Tasks and exercises:
(1) In the regex page, swap "SubjectString" for "InputText" and give the passage again, starting with "The IsMatch() call" and going on through "FoundMatch = Regex.IsMatch(SubjectString)".
(2) In the regex page, which exception does the code catch for a syntax error in the regular expression?
(3) Go on with the regex page from its last line.

Document:
___

3.5. Test If a Match Can Be Found Within a Subject String

Problem

You want to check whether a match can be found for a particular regular expression in a particular string. A partial match is sufficient. For instance, the regex regexpattern partially matches The regex pattern can be found. You don’t care about any of the details of the match. You just want to know whether the regex matches the string.

Solution

C#

For quick one-off tests, you can use the static call:

bool foundMatch = Regex.IsMatch(subjectString, "regex pattern");

If the regex is provided by the end user, you should use the static call with full exception handling:

bool foundMatch = false;
try {
    foundMatch = Regex.IsMatch(subjectString, UserInput);
} catch (ArgumentNullException ex) {
    // Cannot pass null as the regular expression or subject string
} catch (ArgumentException ex) {
    // Syntax error in the regular expression
}

To use the same regex repeatedly, construct a Regex object:

Regex regexObj = new Regex("regex pattern");
bool foundMatch = regexObj.IsMatch(subjectString);

If the regex is provided by the end user, you should use the Regex object with full exception handling:

bool foundMatch = false;
try {
    Regex regexObj = new Regex(UserInput);
    try {
        foundMatch = regexObj.IsMatch(subjectString);
    } catch (ArgumentNullException ex) {
        // Cannot pass null as the regular expression or subject string
    }
} catch (ArgumentException ex) {
    // Syntax error in the regular expression
}

VB.NET

For quick one-off tests, you can use the static call:

Dim FoundMatch = Regex.IsMatch(SubjectString, "regex pattern")

If the regex is provided by the end user, you should use the static call with full exception handling:

Dim FoundMatch As Boolean
Try
    FoundMatch = Regex.IsMatch(SubjectString, UserInput)
Catch ex As ArgumentNullException
    'Cannot pass Nothing as the regular expression or subject string
Catch ex As ArgumentException
    'Syntax error in the regular expression
End Try

To use the same regex repeatedly, construct a Regex object:

Dim RegexObj As New Regex("regex pattern")
Dim FoundMatch = RegexObj.IsMatch(SubjectString)

The IsMatch() call should have SubjectString as the only parameter, and the call should be made on the RegexObj instance rather than the Regex class:

Dim FoundMatch = RegexObj.IsMatch(SubjectString)

If the regex is provided by the end user, you should use the Regex object with full exception handling:

Dim FoundMatch As Boolean
Try
    Dim RegexObj As New Regex(UserInput)
    Try
        FoundMatch = Regex.IsMatch(SubjectString)

___

Dataset extract:

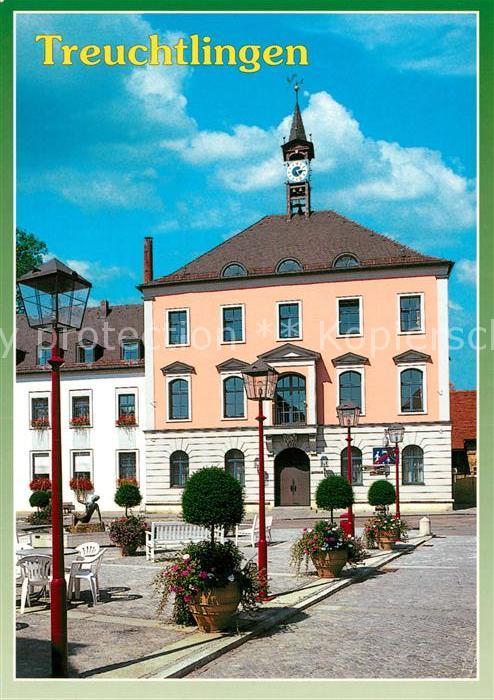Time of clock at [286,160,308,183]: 5:14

___

In response:
(1)
The IsMatch() call should have InputText as the only parameter, and the call should be made on the RegexObj instance rather than the Regex class:

Dim FoundMatch = RegexObj.IsMatch(InputText)

If the regex is provided by the end user, you should use the Regex object with full exception handling:

Dim FoundMatch As Boolean
Try
    Dim RegexObj As New Regex(UserInput)
    Try
        FoundMatch = Regex.IsMatch(InputText)

(2) ArgumentException

(3)
    Catch ex As ArgumentNullException
        'Cannot pass Nothing as the regular expression or subject string
    End Try
Catch ex As ArgumentException
    'Syntax error in the regular expression
End Try

Java

The only way to test for a partial match is to create a Matcher:

Pattern regex = Pattern.compile("regex pattern");
Matcher regexMatcher = regex.matcher(subjectString);
boolean foundMatch = regexMatcher.find();

If the regex is provided by the end user, you should use exception handling:

boolean foundMatch = false;
try {
	Pattern regex = Pattern.compile(UserInput);
	Matcher regexMatcher = regex.matcher(subjectString);
	foundMatch = regexMatcher.find();
} catch (PatternSyntaxException ex) {
	// Syntax error in the regular expression
}

JavaScript

if (/regex pattern/.test(subject)) {
    // Successful match
} else {
    // Match attempt failed
}

PHP

if (preg_match('/regex pattern/', $subject)) {
    # Successful match
} else {
    # Match attempt failed
}

Perl

With the subject string held in the special variable $_:

if (m/regex pattern/) {
    # Successful match
} else {
    # Match attempt failed
}

With the subject string held in the variable $subject:

if ($subject =~ m/regex pattern/) {
    # Successful match
} else {
    # Match attempt failed
}

Using a precompiled regular expression:

$regex = qr/regex pattern/;
if ($subject =~ $regex) {
    # Successful match
} else {
    # Match attempt failed
}

Python

For quick one-off tests, you can use the global function:

if re.search("regex pattern", subject):
    # Successful match
else:
    # Match attempt failed

To use the same regex repeatedly, use a compiled object:

reobj = re.compile("regex pattern")
if reobj.search(subject):
    # Successful match
else:
    # Match attempt failed

Ruby

if subject =~ /regex pattern/
    # Successful match
else
    # Match attempt failed
end

This code does exactly the same thing:

if /regex pattern/ =~ subject
    # Successful match
else
    # Match attempt failed
end

Discussion

The most basic task for a regular expression is to check whether a string matches the regex. In most programming languages, a partial match is sufficient for the match function to return true. The match function will scan through the entire subject string to see whether the regular expression matches any part of it. The function returns true as soon as a match is found. It returns false only when it reaches the end of the string without finding any matches.

The code examples in this recipe are useful for checking whether a string contains certain data. If you want to check whether a string fits a certain pattern in its entirety (e.g., for input validation), use the next recipe instead.

C# and VB.NET

The Regex class provides four overloaded versions of the IsMatch() method, two of which are static. This makes it possible to call IsMatch() with different parameters. The subject string is always the first parameter. This is the string in which the regular expression will try to find a match. The first parameter must not be null. Otherwise, IsMatch() will throw an ArgumentNullException.

You can perform the test in a single line of code by calling Regex.IsMatch() without constructing a Regex object. Simply pass the regular expression as the second parameter and pass regex options as an optional third parameter. If your regular expression has a syntax error, an ArgumentException will be thrown by IsMatch(). If your regex is valid, the call will return true if a partial match was found, or false if no match could be found at all.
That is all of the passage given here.